- EXERCISES TO COMPLETE
• 1. In the excerpt about renaming Chattanooga's Ninth Street, what did the City Commission vote to establish after John Franklin's motion failed to get a second?
• 2. Carry the account of the Ninth Street renaming effort forward from its final sentence.

- EXCERPT PROVIDED
╔══
And just a few weeks before that event occurred, the Tennessee state legislature had in a much quicker manner and without much previous public attention voted to name the new bridge over Amnicola Highway in honor of state Rep. C.B. Robinson. He was the first black legislator from Hamilton County since Reconstruction.
 
While they were both done as gestures of goodwill to recognize black achievement and literally and figuratively create better bridges and avenues of harmony among all citizens, the decisions did not come with ease, particularly with the M.L. King Boulevard effort.
 
Serious talk of getting Ninth Street renamed after the slain civil rights leader had begun in the summer of 1980 after some racial disturbances broke out in Chattanooga following acquittals or very light sentences of three men with Klan connections. They had been charged in connection with the shooting and injuring of some women on Ninth Street earlier that year.
 
And some said the idea for the renaming had stretched as far back as 1971, when some racial disturbances took place over black frustrations, incidents I have been trying to document in several stories this summer on the 50th anniversary. The idea for some to honor Dr. King in some way might have even dated back to shortly after Dr. King’s assassination in Memphis.
 
After the plan to rename Ninth Street did not seem to be making headway in 1980, in January 1981, a push was made anew by the Rev. M.T. Billingsley at the City Commission meeting shortly after Dr. King’s birthday anniversary. 
 
The pastor at Tucker Baptist Church and social action chairman of a ministers’ union said that it was appropriate to honor Dr. King. “Once there was a man who dared to dream, who preached and practiced non-violence, who believed that the power of love was stronger than the force of hatred,” he said, according to an article in the Chattanooga Times by Pat Wilcox.
 
At the time, the city was slow to act in part because they wanted to gauge the interest of stakeholders along Ninth Street, and to see what technical or engineering challenges might result in renaming a street. Also, as that area had received some funds for redevelopment, a park in the area was being looked at, and it could also be named in memory of Dr. King.
 
By March 1981, however, the debate really began heating up, with many black leaders continuing to push for it, and the city commissioners weighing the issue while claiming they were having to hear from various sides.
 
Among members of the public and those with a vested interest in the street, Vernon Cox of Chattanooga Federal Savings and Loan said a new street might result in the financial firm having to spend money on new mailing material. 
 
Local developer Tommy Lupton, meanwhile, said he was not prejudiced but thought Ninth Street was blossoming into a major new business street, at least in the area near the Read House and the old Union Depot land. He said he was simply wondering how the new name would affect that.
 
He also asked that only East Ninth Street, not West Ninth Street, be renamed.
 
At the time, he was building what would become the Tallan Building next to the Krystal Building alongside the street.
 
Later in March, some supporters of the renaming move, including Johnny Holloway of Operation PUSH, placed some bumper stickers with the King street name on the Ninth Street signs. 
 
At the City Commission meeting on April 7, Commissioner John Franklin – the lone black commissioner in the form of government that was then elected citywide – had made a motion to rename the entire street after Dr. King, but it was not seconded.
 
Instead, the Commission voted to establish a plaza named in Dr. King’s memory, although Mr. Franklin dissented on that vote.
╚══
- COLLECTED MATERIAL
╔══
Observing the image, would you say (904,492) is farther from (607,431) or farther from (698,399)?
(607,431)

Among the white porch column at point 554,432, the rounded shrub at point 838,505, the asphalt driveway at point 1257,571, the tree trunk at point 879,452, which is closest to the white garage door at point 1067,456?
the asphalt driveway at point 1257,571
╚══
- ANSWERS TO THE PROBLEMS
• 1. A plaza named in Dr. King's memory.

• 2.
However, the black leaders vowed to continue their fight, with NAACP President George Key saying the black community would never accept a plaza as a suitable symbol to honor Dr. King, according to a story by Dave Flessner, who still works for the Times Free Press 40 years later.
 
As that was happening amid a city in debate, almost out of nowhere state Rep. Bob Davis, a Democrat from Chattanooga, introduced on April 8 – the day after the City Commission rejection -- legislation to rename the new Amnicola Highway bridge after Rep. C.B. Robinson.
 
Rep. Robinson, who by all accounts was liked and respected by virtually everyone, had served in the state legislature since being elected in 1974 after an education career that included being principal at Howard. 
 
And Rep. Davis, a white man, said the move had come not due to the City Commission’s rejection of the street renaming, but simply because he felt Rep. Robinson was worthy of the honor.
 
And the state House later that month voted 95-0 to name it in honor of Rep. Robinson.
 
The state-funded bridge, which had its approach span over Amnicola Highway collapse on Feb. 22, 1980, during construction, was dedicated and opened on May 22, 1981, with Tennessee Gov. Lamar Alexander on hand.
 
The 70-year-old Rep. Robinson, who others described as a builder of bridges of the proverbial kind, was apparently quite overjoyed with the honor. He said in one article by Ms. Wilcox at the dedication that the bridge stands as a “symbol of love for one another, a symbol of brotherhood, a symbol of the many bridges I have helped build over social chasms and life’s troubled waters.” 
 
He jokingly added that he had the urge to move out on the bridge and live on it now that it was named for him.
 
With the Ninth Street renaming, meanwhile, no easy or fun time was being had, and the work toward an agreement was still under construction.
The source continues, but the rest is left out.